Sisolak spent more than $5.2 million from Jan. 1 to May 18, according to the report. And while he has raised roughly $1.4 million this year, his nearly $6 million war chest has been reduced to about $2 million.
Giunchigliani has taken a similar approach. She entered the year with $1 million in cash on hand and reported raising approximately $800,000 this year. She has spent more than $1 million.
And while the Democrats have lambasted each other over the airwaves and effectively drained each other’s campaign coffers, their top GOP rival has continued to grow his own.
Laxalt, whose closest competitors in the GOP primary are self-funded challengers Dan Schwartz and Jared Fisher, reported raising over $1.8 million in the fundraising period, and he spent just under $670,000. According to his campaign, his cash-on-hand sits at $4.2 million.
One place to look where that money is being spent is on the television ads that inevitably take over the airwaves as elections near.
Sisolak has run nearly twice — at a cost of about $1.5 million — as many ads as Giunchigliani on broadcast stations in the Reno and Las Vegas markets, according to Federal Communications Commission records.
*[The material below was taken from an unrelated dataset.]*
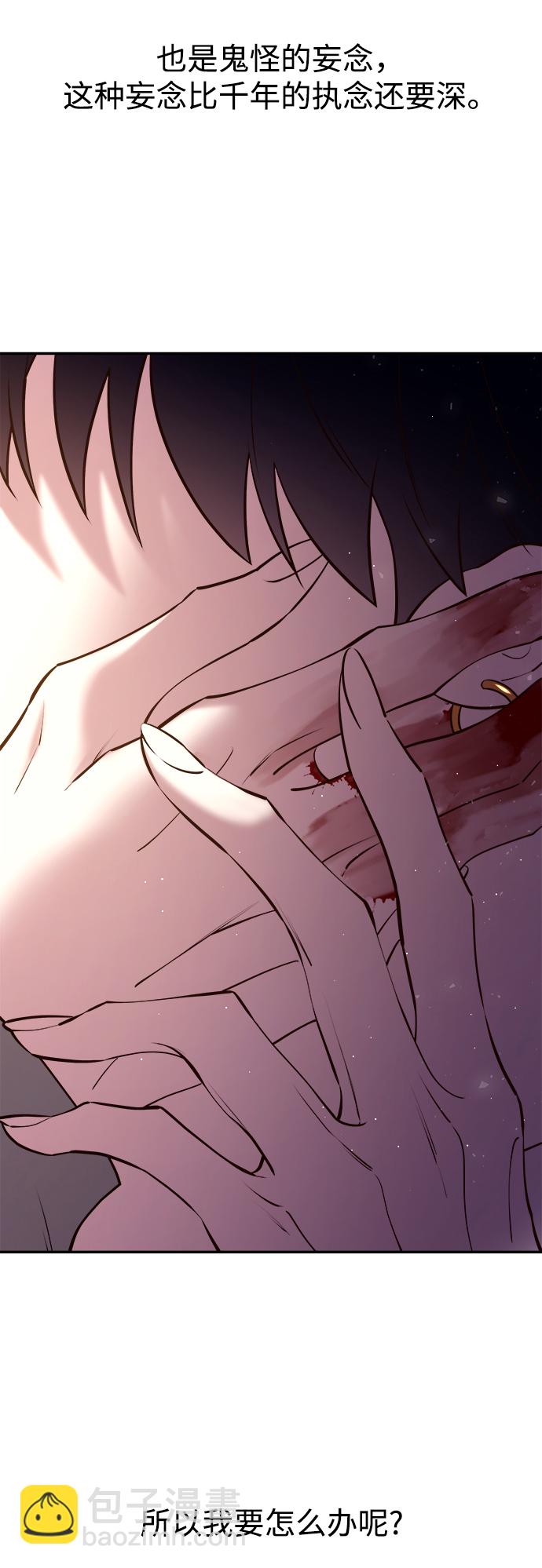 妙齡皇子 - [第27話] 斷腸草（3）(3/3) - 5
Giunchigliani has spent $525,000 in those two markets.
Meanwhile, Laxalt’s campaign made its first major ad buy this week, securing two weeks’ worth of spots in Reno and Las Vegas to air from May 30 to June 12 for $344,600, according to campaign spokesman Andy Matthews. That total includes ads on cable stations such as Fox News, the History Channel and ESPN.
Before that, he’d bought just two ad spots — one in Las Vegas and one in Reno, both of which aired during the UNR basketball game in March. Those ads cost his campaign $17,000.
And a key factor going forward, Herzik added, the Democratic primary winner will likely need to spend several months after the June 12 election refilling their campaign accounts while Laxalt will be able to do more traditional campaigning across the state.